§ WRITTEN EXERCISE: Copy out the data below verbatim.

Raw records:
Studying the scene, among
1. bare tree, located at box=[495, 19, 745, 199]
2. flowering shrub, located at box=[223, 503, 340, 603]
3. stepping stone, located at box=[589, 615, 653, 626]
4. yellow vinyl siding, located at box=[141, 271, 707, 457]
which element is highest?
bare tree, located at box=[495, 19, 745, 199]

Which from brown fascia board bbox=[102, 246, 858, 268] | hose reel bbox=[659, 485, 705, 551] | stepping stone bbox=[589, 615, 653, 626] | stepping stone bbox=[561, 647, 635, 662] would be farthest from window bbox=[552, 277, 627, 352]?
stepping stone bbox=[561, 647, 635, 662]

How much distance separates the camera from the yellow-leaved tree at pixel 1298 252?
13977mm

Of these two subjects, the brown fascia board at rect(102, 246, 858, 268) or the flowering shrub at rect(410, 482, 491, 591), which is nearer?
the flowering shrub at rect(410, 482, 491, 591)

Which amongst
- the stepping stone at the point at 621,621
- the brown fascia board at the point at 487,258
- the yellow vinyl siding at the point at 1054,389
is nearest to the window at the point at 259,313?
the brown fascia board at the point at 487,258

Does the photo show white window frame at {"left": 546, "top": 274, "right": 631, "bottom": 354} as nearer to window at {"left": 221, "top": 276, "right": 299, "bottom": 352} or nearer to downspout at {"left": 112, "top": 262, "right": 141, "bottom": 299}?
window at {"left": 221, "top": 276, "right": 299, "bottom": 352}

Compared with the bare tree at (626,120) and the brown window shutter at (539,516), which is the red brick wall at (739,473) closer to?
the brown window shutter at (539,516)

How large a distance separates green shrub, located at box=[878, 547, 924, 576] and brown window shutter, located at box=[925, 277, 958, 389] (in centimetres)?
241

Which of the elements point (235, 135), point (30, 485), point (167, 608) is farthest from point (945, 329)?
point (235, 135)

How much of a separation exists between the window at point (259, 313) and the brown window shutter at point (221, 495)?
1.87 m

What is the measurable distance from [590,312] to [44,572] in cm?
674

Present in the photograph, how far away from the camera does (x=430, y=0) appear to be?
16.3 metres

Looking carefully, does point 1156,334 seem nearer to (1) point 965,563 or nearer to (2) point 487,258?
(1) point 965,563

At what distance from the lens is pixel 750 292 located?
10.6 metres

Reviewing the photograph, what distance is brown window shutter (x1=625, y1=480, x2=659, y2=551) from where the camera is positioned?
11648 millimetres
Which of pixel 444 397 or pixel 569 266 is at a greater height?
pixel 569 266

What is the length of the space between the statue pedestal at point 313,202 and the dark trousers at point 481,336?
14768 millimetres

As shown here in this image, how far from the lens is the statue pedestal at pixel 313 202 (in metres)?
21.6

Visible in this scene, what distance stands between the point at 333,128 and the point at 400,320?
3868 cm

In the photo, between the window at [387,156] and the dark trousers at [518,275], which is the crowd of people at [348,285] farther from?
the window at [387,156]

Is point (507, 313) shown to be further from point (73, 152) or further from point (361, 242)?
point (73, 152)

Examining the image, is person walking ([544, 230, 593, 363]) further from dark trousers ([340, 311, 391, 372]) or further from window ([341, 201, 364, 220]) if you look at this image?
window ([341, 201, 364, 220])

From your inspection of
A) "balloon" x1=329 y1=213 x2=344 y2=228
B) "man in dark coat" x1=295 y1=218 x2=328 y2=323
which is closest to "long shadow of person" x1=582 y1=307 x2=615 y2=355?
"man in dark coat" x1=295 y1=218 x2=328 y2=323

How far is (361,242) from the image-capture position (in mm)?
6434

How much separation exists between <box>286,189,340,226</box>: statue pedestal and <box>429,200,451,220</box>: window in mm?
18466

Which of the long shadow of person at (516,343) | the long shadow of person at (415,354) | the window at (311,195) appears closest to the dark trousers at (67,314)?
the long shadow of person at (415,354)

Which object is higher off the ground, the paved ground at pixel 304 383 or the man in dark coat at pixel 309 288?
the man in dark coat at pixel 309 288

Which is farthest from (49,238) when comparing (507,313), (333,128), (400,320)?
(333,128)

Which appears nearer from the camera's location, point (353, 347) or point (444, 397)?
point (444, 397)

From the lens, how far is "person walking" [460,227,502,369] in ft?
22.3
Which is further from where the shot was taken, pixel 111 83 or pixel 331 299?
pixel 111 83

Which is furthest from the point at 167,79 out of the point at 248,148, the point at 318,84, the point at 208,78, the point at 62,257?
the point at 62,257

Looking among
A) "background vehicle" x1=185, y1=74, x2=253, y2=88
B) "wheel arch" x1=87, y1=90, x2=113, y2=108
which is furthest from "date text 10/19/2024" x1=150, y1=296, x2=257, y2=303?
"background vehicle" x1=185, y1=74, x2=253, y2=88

§ WORKED SOLUTION:
Studying the scene, among
1. bare tree, located at box=[495, 19, 745, 199]
2. flowering shrub, located at box=[223, 503, 340, 603]
3. stepping stone, located at box=[589, 615, 653, 626]
4. yellow vinyl siding, located at box=[141, 271, 707, 457]
which element is highest?
bare tree, located at box=[495, 19, 745, 199]

Which from brown fascia board bbox=[102, 246, 858, 268] | hose reel bbox=[659, 485, 705, 551] | stepping stone bbox=[589, 615, 653, 626] | stepping stone bbox=[561, 647, 635, 662] would be farthest from window bbox=[552, 277, 627, 352]?
stepping stone bbox=[561, 647, 635, 662]

How much distance separates the camera from the yellow-leaved tree at pixel 1298 252?
13977mm

Of these two subjects, the brown fascia board at rect(102, 246, 858, 268) or the flowering shrub at rect(410, 482, 491, 591), which is nearer?
the flowering shrub at rect(410, 482, 491, 591)

Which amongst
- the stepping stone at the point at 621,621
- the brown fascia board at the point at 487,258
- the yellow vinyl siding at the point at 1054,389
is nearest to the window at the point at 259,313?
the brown fascia board at the point at 487,258

Does the photo show white window frame at {"left": 546, "top": 274, "right": 631, "bottom": 354} as nearer to window at {"left": 221, "top": 276, "right": 299, "bottom": 352} or nearer to downspout at {"left": 112, "top": 262, "right": 141, "bottom": 299}?
window at {"left": 221, "top": 276, "right": 299, "bottom": 352}

Compared with the bare tree at (626,120) and the brown window shutter at (539,516), which is the red brick wall at (739,473) closer to?
the brown window shutter at (539,516)

How large a distance separates green shrub, located at box=[878, 547, 924, 576] and brown window shutter, located at box=[925, 277, 958, 389] (in centimetres)?
241

Which of the elements point (235, 135), point (30, 485), point (167, 608) is farthest from point (945, 329)?
point (235, 135)

How much of a separation exists between the window at point (259, 313) and the brown window shutter at point (221, 495)?
1.87 m

What is the measurable distance from [590,312] to [44,572] in cm?
674

Present in the photograph, how far away from the camera does (x=430, y=0) appear to be?
16.3 metres

Looking carefully, does point 1156,334 seem nearer to (1) point 965,563 or nearer to (2) point 487,258?
(1) point 965,563

At what distance from the lens is pixel 750 292 located?
10.6 metres

Reviewing the photograph, what distance is brown window shutter (x1=625, y1=480, x2=659, y2=551) from where the camera is positioned?
11648 millimetres
Which of pixel 444 397 or pixel 569 266 is at a greater height?
pixel 569 266

What is the length of the space between the statue pedestal at point 313,202 and the dark trousers at point 481,336?
14768 millimetres

As shown here in this image, how far from the lens is the statue pedestal at pixel 313 202 (in metres)?
21.6

Visible in this scene, what distance stands between the point at 333,128 and the point at 400,320?
3868 cm

In the photo, between the window at [387,156] and the dark trousers at [518,275], which is the crowd of people at [348,285] farther from?
the window at [387,156]

Is point (507, 313) shown to be further from point (73, 152) or further from point (361, 242)?
point (73, 152)

Examining the image, is person walking ([544, 230, 593, 363]) further from dark trousers ([340, 311, 391, 372]) or further from window ([341, 201, 364, 220]) if you look at this image?
window ([341, 201, 364, 220])

From your inspection of
A) "balloon" x1=329 y1=213 x2=344 y2=228
B) "man in dark coat" x1=295 y1=218 x2=328 y2=323
which is closest to "long shadow of person" x1=582 y1=307 x2=615 y2=355?
"man in dark coat" x1=295 y1=218 x2=328 y2=323

How far is (361,242) from the image-capture position (in mm)?
6434

How much separation exists between <box>286,189,340,226</box>: statue pedestal and <box>429,200,451,220</box>: window in mm?
18466

Which of the long shadow of person at (516,343) | the long shadow of person at (415,354) | the window at (311,195) appears closest to the dark trousers at (67,314)?
the long shadow of person at (415,354)

Which object is higher off the ground, the paved ground at pixel 304 383 or the man in dark coat at pixel 309 288?
the man in dark coat at pixel 309 288

Which is farthest from (49,238) when comparing (507,313), (333,128), (400,320)?
(333,128)

Which appears nearer from the camera's location, point (353, 347) or point (444, 397)?
point (444, 397)

From the lens, how far is "person walking" [460,227,502,369] in ft?
22.3
Which is further from where the shot was taken, pixel 111 83 or pixel 331 299?
pixel 111 83

Which is furthest from the point at 167,79 out of the point at 248,148, the point at 318,84, the point at 208,78, the point at 62,257?
the point at 62,257

Looking among
A) "background vehicle" x1=185, y1=74, x2=253, y2=88
B) "wheel arch" x1=87, y1=90, x2=113, y2=108
which is furthest from "date text 10/19/2024" x1=150, y1=296, x2=257, y2=303?
"background vehicle" x1=185, y1=74, x2=253, y2=88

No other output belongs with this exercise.